Study questions.
(1) In the forum thread, which song was the bird learning when he died?
(2) In the forum thread, rewrite the passage that begins at the words "I liked some" and ends after the words "run in circles.", replacing "chihuahua" with "beagle".
(3) List every sound the bird Shadow knew how to make, according to the forum thread.

Reading passage.
[Start of Attachment]
I liked some of it but some animals can really be stressed out by it. It scares my chihuahua xD The Guillotine by ETF caused him to bark and run in circles.
But I think for a baby's first few days in a new place, living in an echoing, rattling tank, any kind of loud music wouldn't do good.

The adult guinea pig not fitting in 5 gall is really what worried me. I didn't expect she would ever get it a new cage as it grew. Knowing I helped contribute to that would've been awful D:


----------



## Kinsey (Jun 14, 2009)

Hahha, yes, that's true. Only the animals who aren't frightened or bothered are exposed at my house. [:

I had a bird who I tamed soley by singing along to Within Temptation songs with him. He was learning our favorite's words when he died.


----------



## A.ngelF.eathers (Jul 6, 2011)

Kinz said:


> <br>
> I had a bird who I tamed soley by singing along to *Within Temptation* songs with him. He was learning our favorite's words when he died.


 WT <3


----------



## Kinsey (Jun 14, 2009)

He was learning "Angels" when he died and that is the song I sang him over and over to get him to trust me. He was my entire life</3 He also knew how to crow like a rooster, meow, bark, croak, and was learning to say words and phrases. He was incredibly clever, he could open his cage doors- sliding them up was easy for him, and he'd let himself out to play in my room when I was gone.

I -love- WT. [: So did my darling Shadow.


----------
[End of Attachment]
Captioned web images
[Start of Attachment]
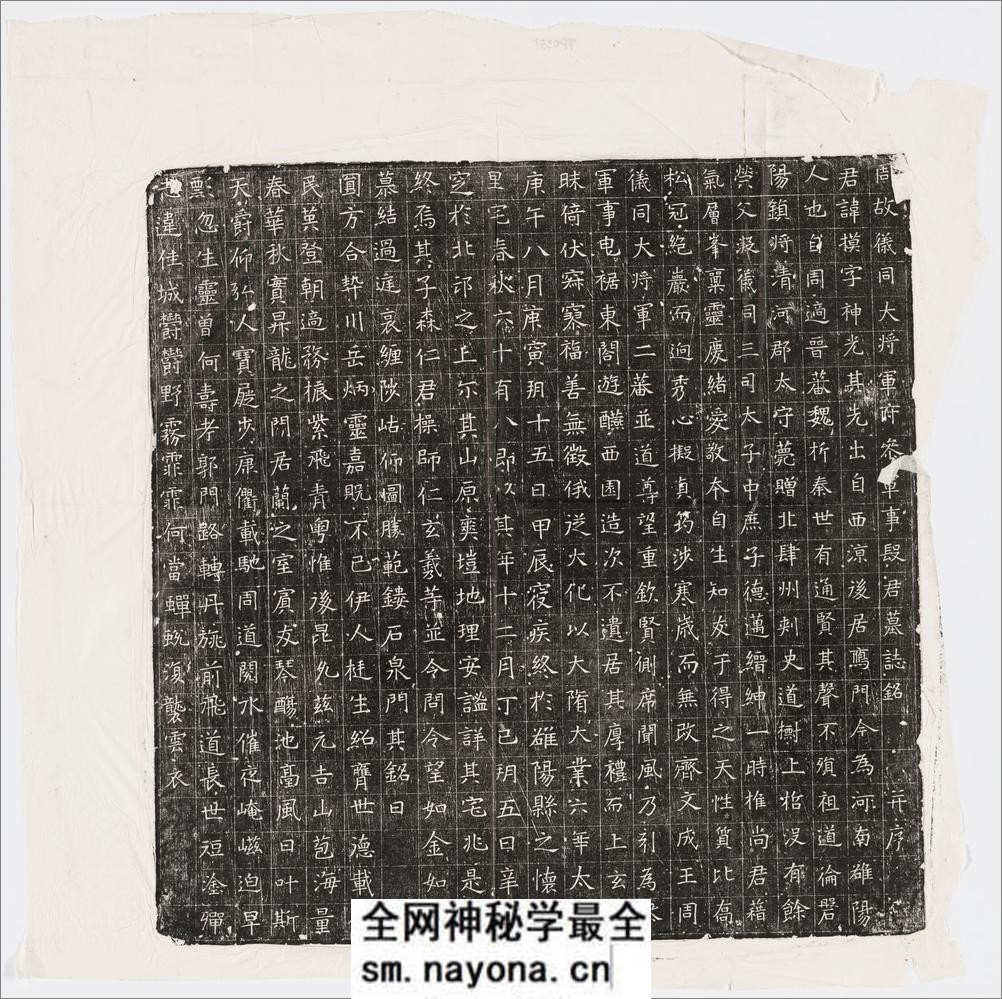 历代石刻墓志拓片.选辑.高清.哈佛大学图书馆藏 - 第20页预览图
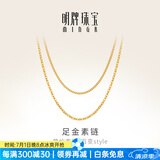明牌珠宝生日礼物   足金黄金项链O字细密侧身链单麦链女AFR0002工费100 42厘米 约2.07克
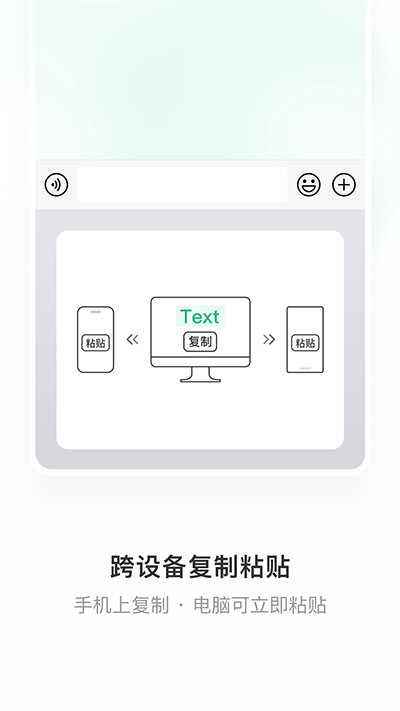 微信输入法(3)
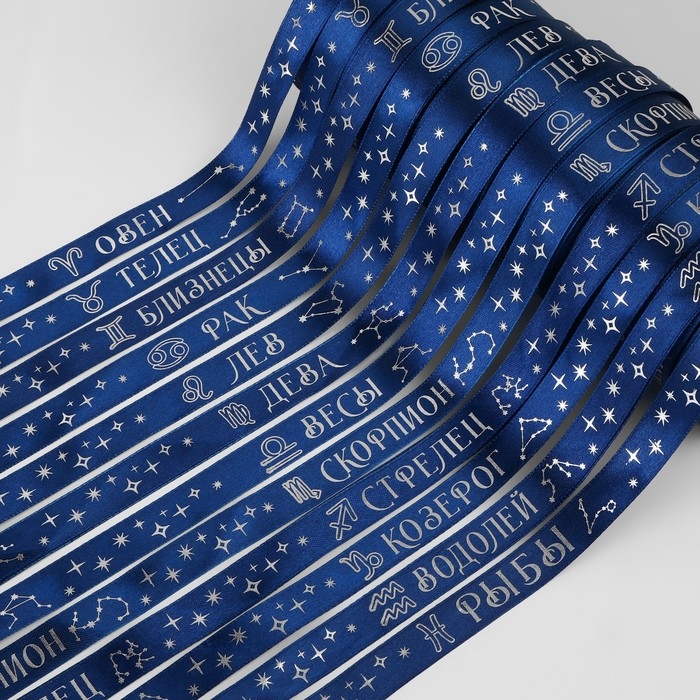 Лента атласная с тиснением &laquo;Скорпион&raquo;, 15 мм, 18 &plusmn; 1 м, цвет тёмно-синий/серебряный №120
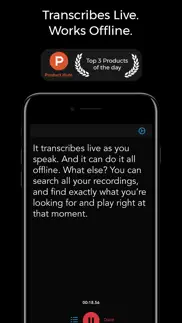 smart voice recorder - offline iphone screenshot 1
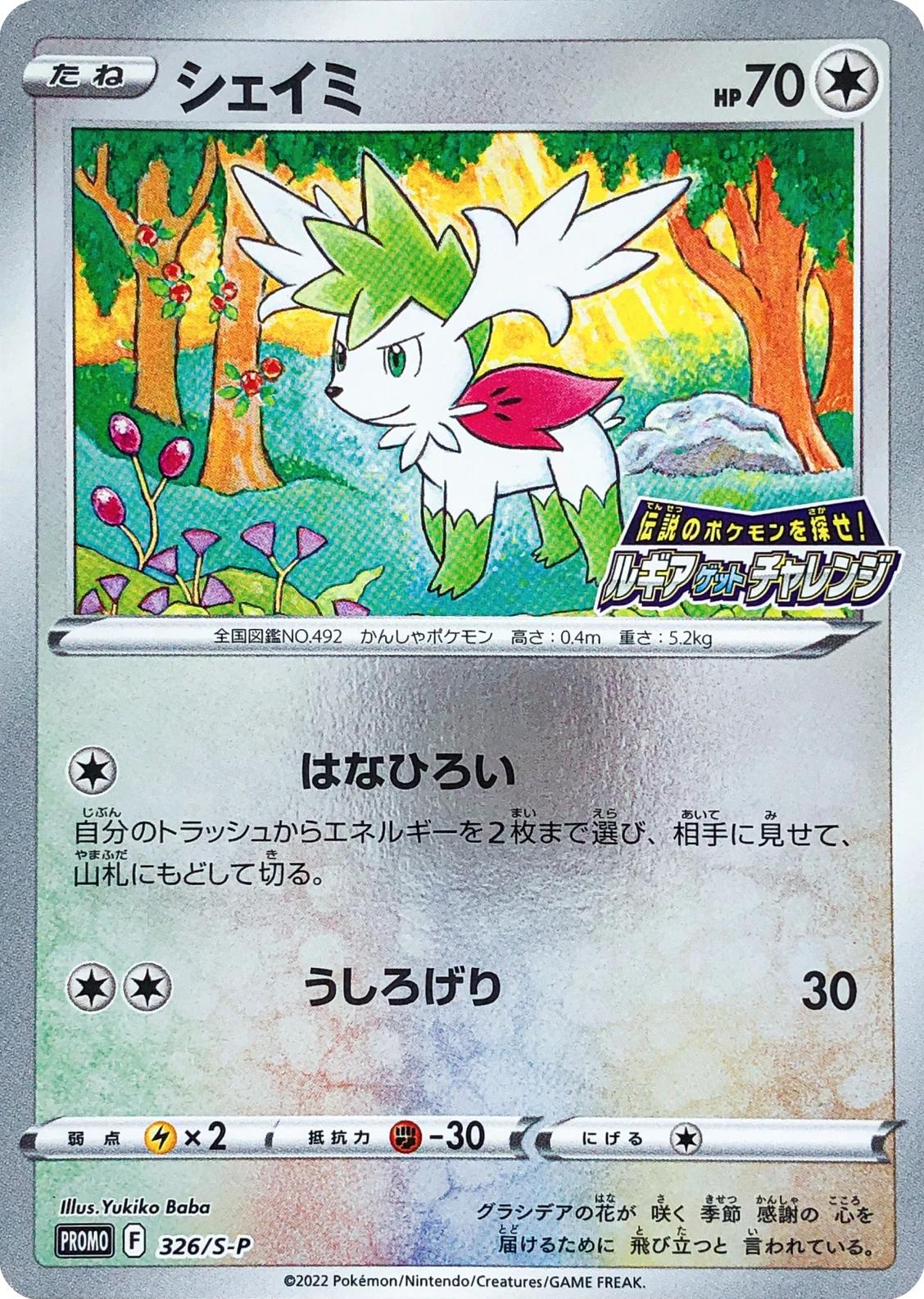 Shaymin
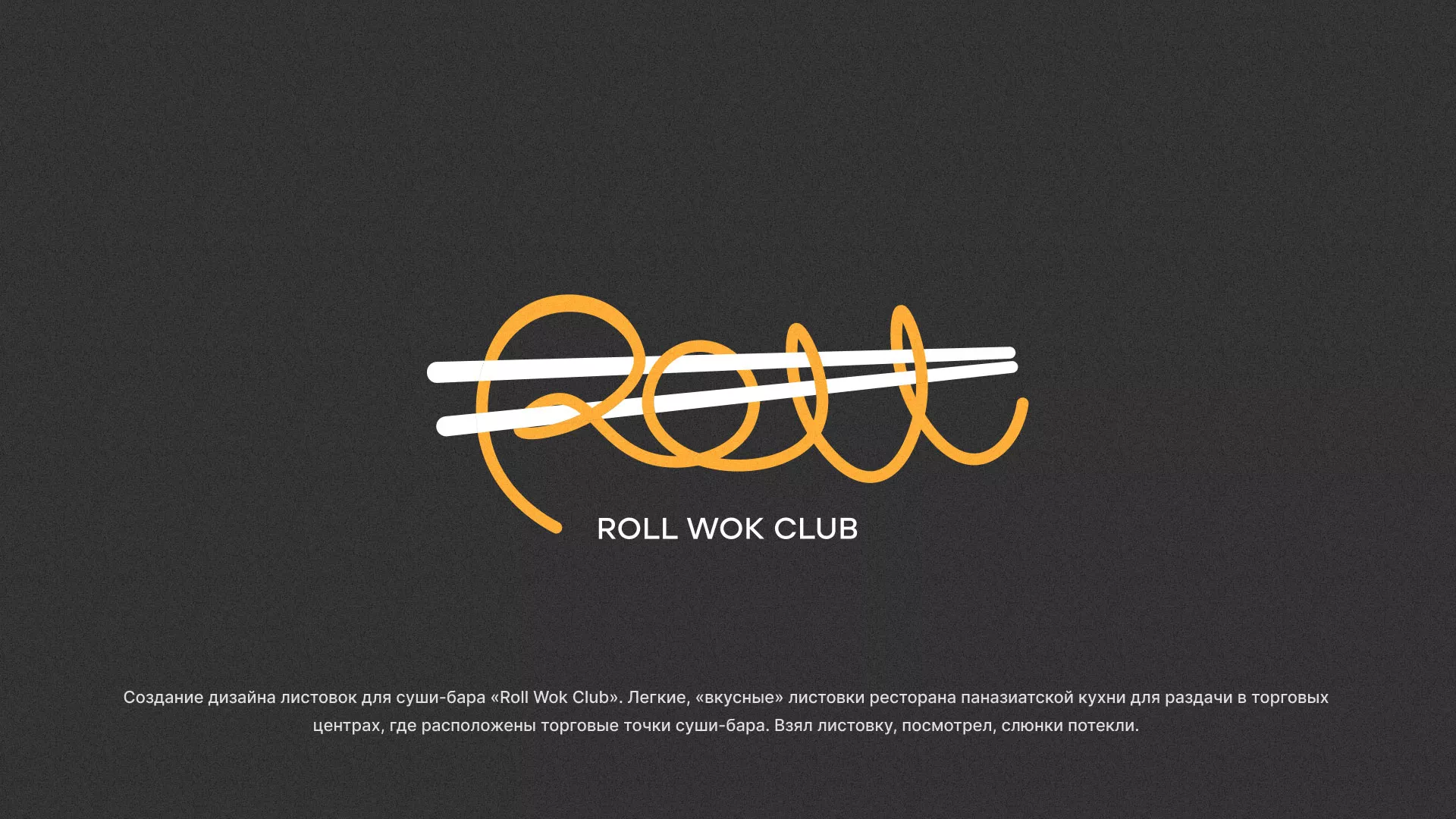 Создание дизайна листовок суши-бара «Roll Wok Club» в Порхове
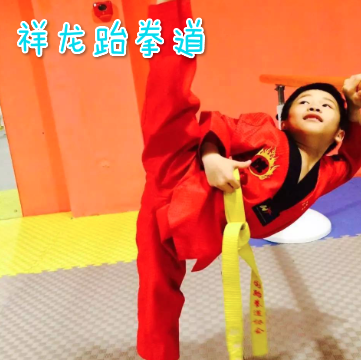 祥龍跆拳道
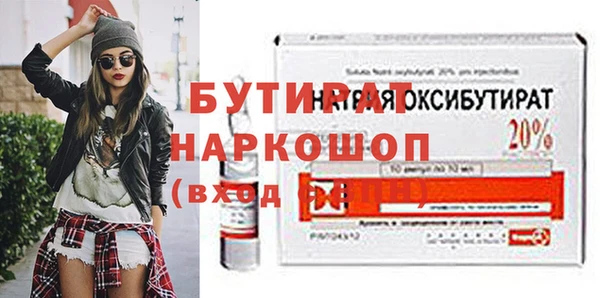 кокаин VHQ Медвежьегорск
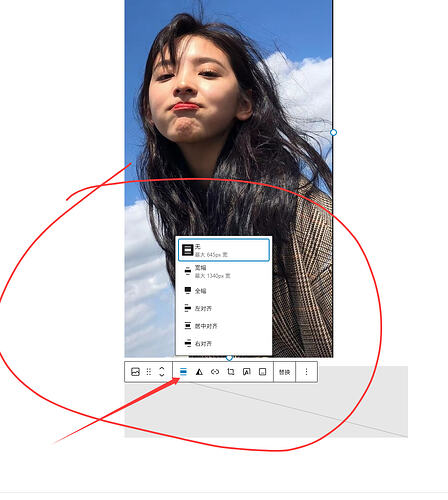 QQ20260515-002513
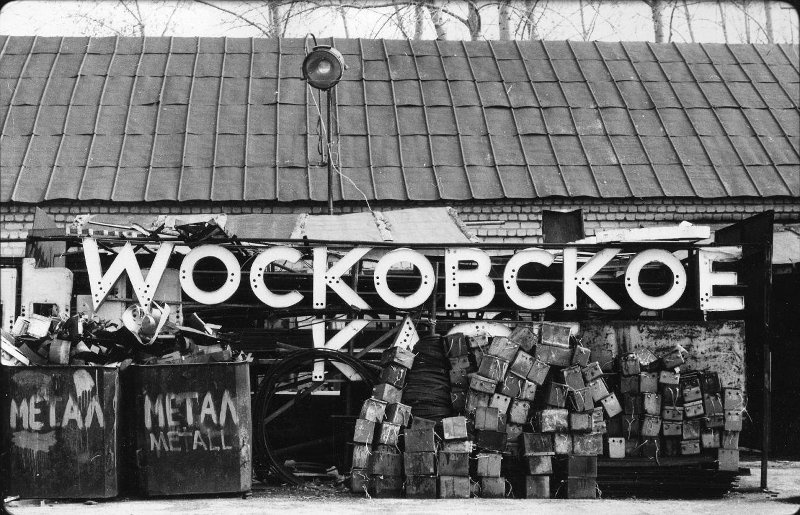 «Э», 1994 год. Выставка «Контрастный город Михаила Ладейщикова» с этой фотографией.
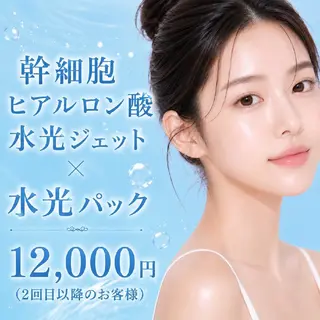 マツエク・マツパ 愛維美水光専門店 川崎彩鳳のエステ・リラクイメージ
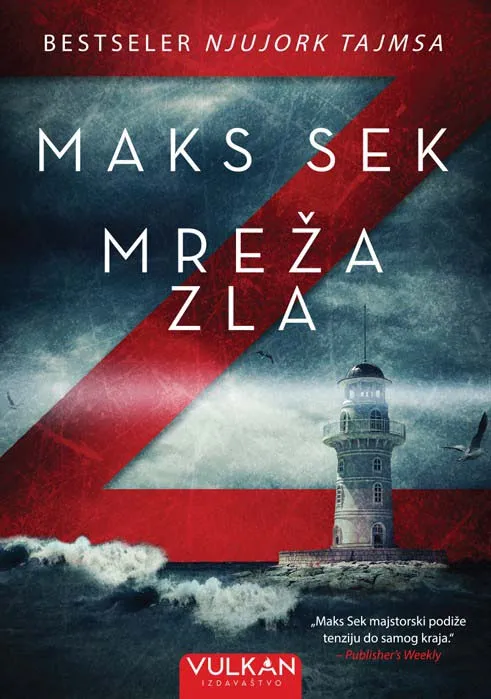 MREŽA ZLA 
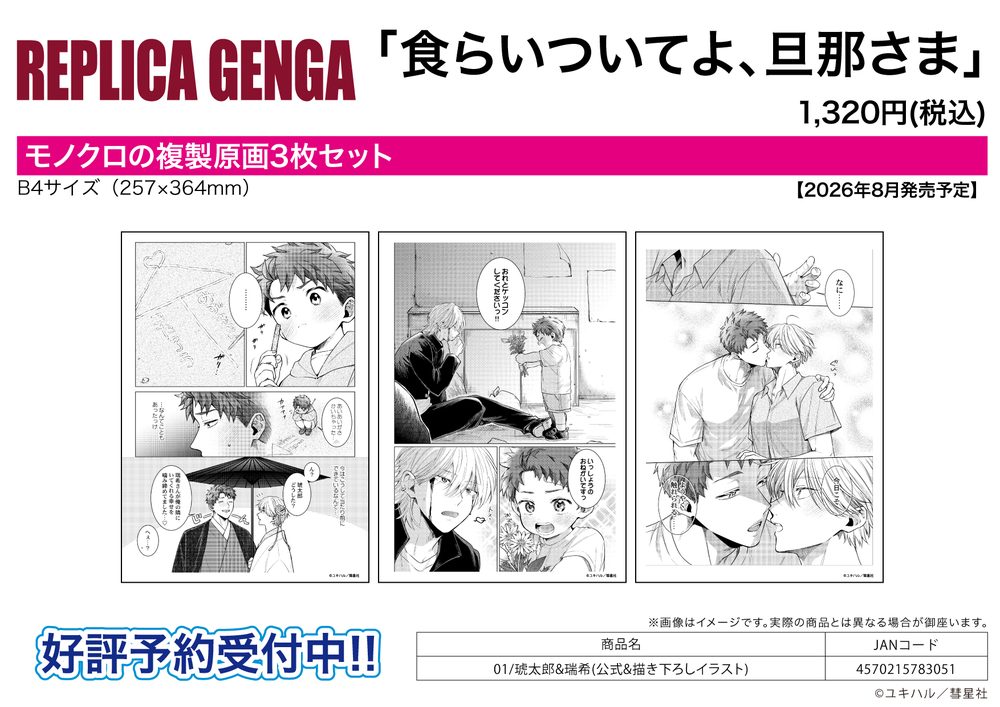 REPLICA GENGA 3枚セット 食らいついてよ、旦那さま 01 琥太郎&瑞希(公式&描き下ろしイラスト) (REPLICA GENGA 3 Set "Eat Me Up, My Husband" 01 Kotarou & Mizuki (Official & Original Illustration))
[End of Attachment]
Task-by-task results.
(1) "Angels"

(2)
I liked some of it but some animals can really be stressed out by it. It scares my beagle xD The Guillotine by ETF caused him to bark and run in circles.

(3) Crow like a rooster, meow, bark, croak